Have you ever sat down with a new beading pattern and wanted to make it in your own colours? Then, your next thought was probably ‘which bead colours work together for this?’
Did you come up with an answer quickly? Or, did you sit there for hours trying different tubes next to one another?
Maybe you ended up just going with a tried and tested colour scheme. So, what stopped you from trying something new?
The answer is probably fear. I mean, it’s a lot of beading to undo and a lot of time wasted if you realise that your bead colours don’t work together after all! So, how do you take the risk out of that big decision…
Finding which bead colours work together
Here’s the uncomfortable truth…
The bottom line is, you can sit and stare at your bead tubes all day. But it’s not until you actually try the beads in a project that you will find which bead colours work together.
Could you have guessed that the beads in the photo at the top of this blog would make a project that looks like this?
(By the way, you can get the pattern for that necklace right here>>)
Now that can be a costly experience – certainly in time and maybe also in money.

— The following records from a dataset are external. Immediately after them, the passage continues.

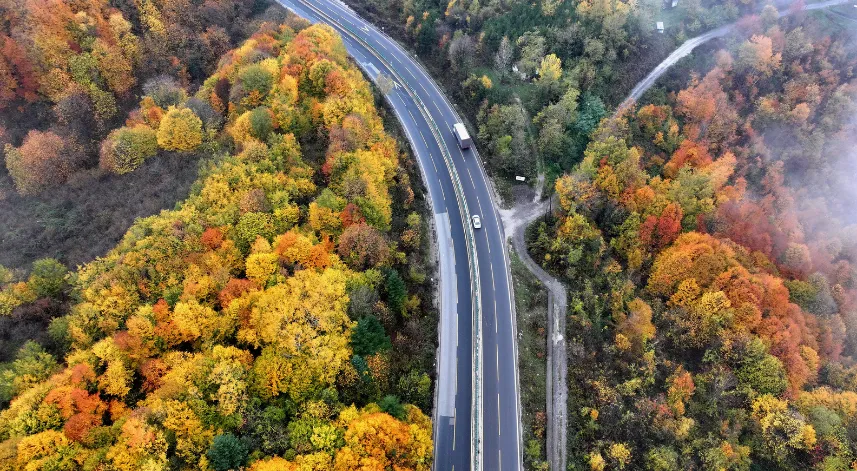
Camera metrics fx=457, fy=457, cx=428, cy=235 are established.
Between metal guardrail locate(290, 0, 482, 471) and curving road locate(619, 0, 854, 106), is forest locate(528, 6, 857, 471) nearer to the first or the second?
curving road locate(619, 0, 854, 106)

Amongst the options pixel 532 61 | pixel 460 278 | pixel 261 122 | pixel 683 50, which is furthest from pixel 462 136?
pixel 683 50

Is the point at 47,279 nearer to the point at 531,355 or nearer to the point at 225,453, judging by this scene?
the point at 225,453

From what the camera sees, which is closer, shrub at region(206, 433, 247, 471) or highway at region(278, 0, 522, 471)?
shrub at region(206, 433, 247, 471)

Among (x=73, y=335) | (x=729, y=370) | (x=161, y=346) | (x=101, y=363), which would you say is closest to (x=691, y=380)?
(x=729, y=370)

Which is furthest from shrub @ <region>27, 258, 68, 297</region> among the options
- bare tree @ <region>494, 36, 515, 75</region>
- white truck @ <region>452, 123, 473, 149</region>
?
bare tree @ <region>494, 36, 515, 75</region>

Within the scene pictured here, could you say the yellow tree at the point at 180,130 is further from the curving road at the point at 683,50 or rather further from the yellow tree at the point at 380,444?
the curving road at the point at 683,50

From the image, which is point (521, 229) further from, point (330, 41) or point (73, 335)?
point (73, 335)
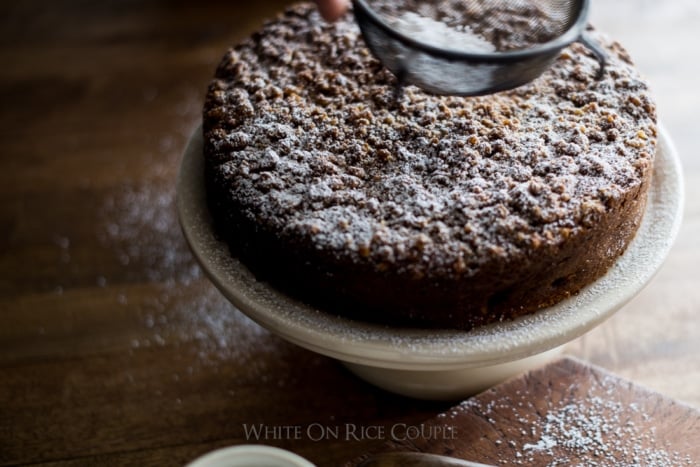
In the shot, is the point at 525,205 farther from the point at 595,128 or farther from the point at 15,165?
the point at 15,165

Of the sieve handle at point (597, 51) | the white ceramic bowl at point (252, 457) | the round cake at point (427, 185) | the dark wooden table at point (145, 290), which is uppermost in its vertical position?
the sieve handle at point (597, 51)

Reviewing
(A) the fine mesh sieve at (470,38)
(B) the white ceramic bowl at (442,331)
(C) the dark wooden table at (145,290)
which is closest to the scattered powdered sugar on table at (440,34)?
(A) the fine mesh sieve at (470,38)

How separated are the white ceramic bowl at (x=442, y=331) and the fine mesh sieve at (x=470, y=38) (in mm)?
318

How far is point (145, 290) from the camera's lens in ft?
5.56

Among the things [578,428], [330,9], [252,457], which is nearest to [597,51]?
[330,9]

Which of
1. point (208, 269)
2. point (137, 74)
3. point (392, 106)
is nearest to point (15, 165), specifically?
point (137, 74)

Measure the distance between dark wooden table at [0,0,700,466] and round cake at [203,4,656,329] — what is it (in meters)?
0.31

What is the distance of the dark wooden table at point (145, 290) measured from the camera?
144cm

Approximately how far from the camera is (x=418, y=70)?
1304 mm

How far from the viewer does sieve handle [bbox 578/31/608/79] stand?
138 centimetres

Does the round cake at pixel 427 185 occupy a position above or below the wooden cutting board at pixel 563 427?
above

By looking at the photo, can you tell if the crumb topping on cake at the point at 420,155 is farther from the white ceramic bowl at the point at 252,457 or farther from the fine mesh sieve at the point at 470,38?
the white ceramic bowl at the point at 252,457

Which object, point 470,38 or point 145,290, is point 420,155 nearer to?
point 470,38

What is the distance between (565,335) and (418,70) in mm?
496
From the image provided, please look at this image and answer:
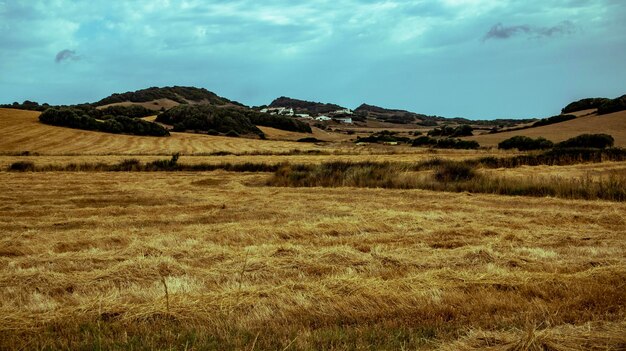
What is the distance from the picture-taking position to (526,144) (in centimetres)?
6069

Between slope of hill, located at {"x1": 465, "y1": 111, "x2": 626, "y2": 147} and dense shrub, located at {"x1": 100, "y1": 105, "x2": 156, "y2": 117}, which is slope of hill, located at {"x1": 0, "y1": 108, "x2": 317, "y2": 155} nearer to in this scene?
slope of hill, located at {"x1": 465, "y1": 111, "x2": 626, "y2": 147}

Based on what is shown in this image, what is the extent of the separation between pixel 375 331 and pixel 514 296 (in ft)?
8.03

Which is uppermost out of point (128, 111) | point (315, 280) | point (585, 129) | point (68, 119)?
point (128, 111)

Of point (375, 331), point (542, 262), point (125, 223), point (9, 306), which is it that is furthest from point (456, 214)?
point (9, 306)

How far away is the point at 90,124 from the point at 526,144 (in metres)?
61.3

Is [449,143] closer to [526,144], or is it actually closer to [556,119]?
[526,144]

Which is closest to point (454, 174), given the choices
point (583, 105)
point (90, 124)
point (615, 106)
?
point (90, 124)

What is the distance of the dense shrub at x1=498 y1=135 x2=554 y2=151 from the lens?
58.0 m

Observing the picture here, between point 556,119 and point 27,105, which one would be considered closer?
point 556,119

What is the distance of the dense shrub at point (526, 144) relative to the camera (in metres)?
58.0

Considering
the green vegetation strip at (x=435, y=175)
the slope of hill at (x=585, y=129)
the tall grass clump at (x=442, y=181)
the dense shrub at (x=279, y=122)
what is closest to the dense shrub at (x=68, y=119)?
the green vegetation strip at (x=435, y=175)

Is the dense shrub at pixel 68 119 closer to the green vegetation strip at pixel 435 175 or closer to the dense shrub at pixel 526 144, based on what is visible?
the green vegetation strip at pixel 435 175

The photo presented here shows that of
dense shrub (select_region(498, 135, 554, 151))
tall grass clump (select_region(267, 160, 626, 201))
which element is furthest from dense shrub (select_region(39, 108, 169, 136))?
tall grass clump (select_region(267, 160, 626, 201))

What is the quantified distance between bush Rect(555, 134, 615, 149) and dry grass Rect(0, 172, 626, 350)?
1656 inches
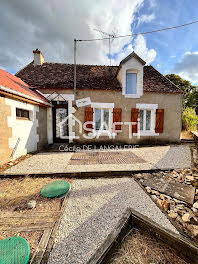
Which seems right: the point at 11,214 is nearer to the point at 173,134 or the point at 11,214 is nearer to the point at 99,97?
the point at 99,97

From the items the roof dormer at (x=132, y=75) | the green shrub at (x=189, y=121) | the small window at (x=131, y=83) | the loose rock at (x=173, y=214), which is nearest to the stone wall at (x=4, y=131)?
the loose rock at (x=173, y=214)

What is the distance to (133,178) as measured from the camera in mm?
3127

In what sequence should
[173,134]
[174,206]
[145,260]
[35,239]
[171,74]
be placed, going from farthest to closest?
1. [171,74]
2. [173,134]
3. [174,206]
4. [35,239]
5. [145,260]

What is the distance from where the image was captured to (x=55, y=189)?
2.54 meters

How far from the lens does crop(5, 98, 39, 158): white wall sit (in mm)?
4168

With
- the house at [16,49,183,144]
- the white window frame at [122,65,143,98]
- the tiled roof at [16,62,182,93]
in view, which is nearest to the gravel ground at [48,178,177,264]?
the house at [16,49,183,144]

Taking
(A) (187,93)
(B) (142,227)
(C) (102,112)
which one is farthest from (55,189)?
(A) (187,93)

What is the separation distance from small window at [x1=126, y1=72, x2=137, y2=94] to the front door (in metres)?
4.15

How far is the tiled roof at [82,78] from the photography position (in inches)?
273

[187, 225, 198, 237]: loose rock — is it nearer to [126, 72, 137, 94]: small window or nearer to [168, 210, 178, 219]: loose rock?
[168, 210, 178, 219]: loose rock

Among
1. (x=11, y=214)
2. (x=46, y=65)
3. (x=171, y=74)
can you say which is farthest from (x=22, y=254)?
(x=171, y=74)

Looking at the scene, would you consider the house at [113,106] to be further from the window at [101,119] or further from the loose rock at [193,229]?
the loose rock at [193,229]

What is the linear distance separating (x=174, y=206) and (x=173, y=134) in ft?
21.5

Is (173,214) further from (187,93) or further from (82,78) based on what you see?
(187,93)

So, it’s no wonder most people just end up sticking to what the designer used!
But I want to share a quick little tip for finding out which bead colours work together without wasting hours on a project you then hate. So, stay with me here…
Which bead colour combinations don’t work?
And here’s another, much happier truth…
I don’t believe there is a colour combination that actually doesn’t work. The trick is all about how you combine the colours.
So, a good colour scheme combines interest and balance. It draws the eye across the project and pleases the subconscious.
It’s not about the individual colours so much as how they combine together. So, staring at your bead tubes isn’t going to give you all that information.
Why would these bead colour combinations not work?
When you look at a tube of beads, you are looking at a mass of colour. If you take out one individual bead, then the depth of colour it gives can change a lot.
Then, try sitting that bead next to a different bead. What happens? You’ll see it change even more. Why?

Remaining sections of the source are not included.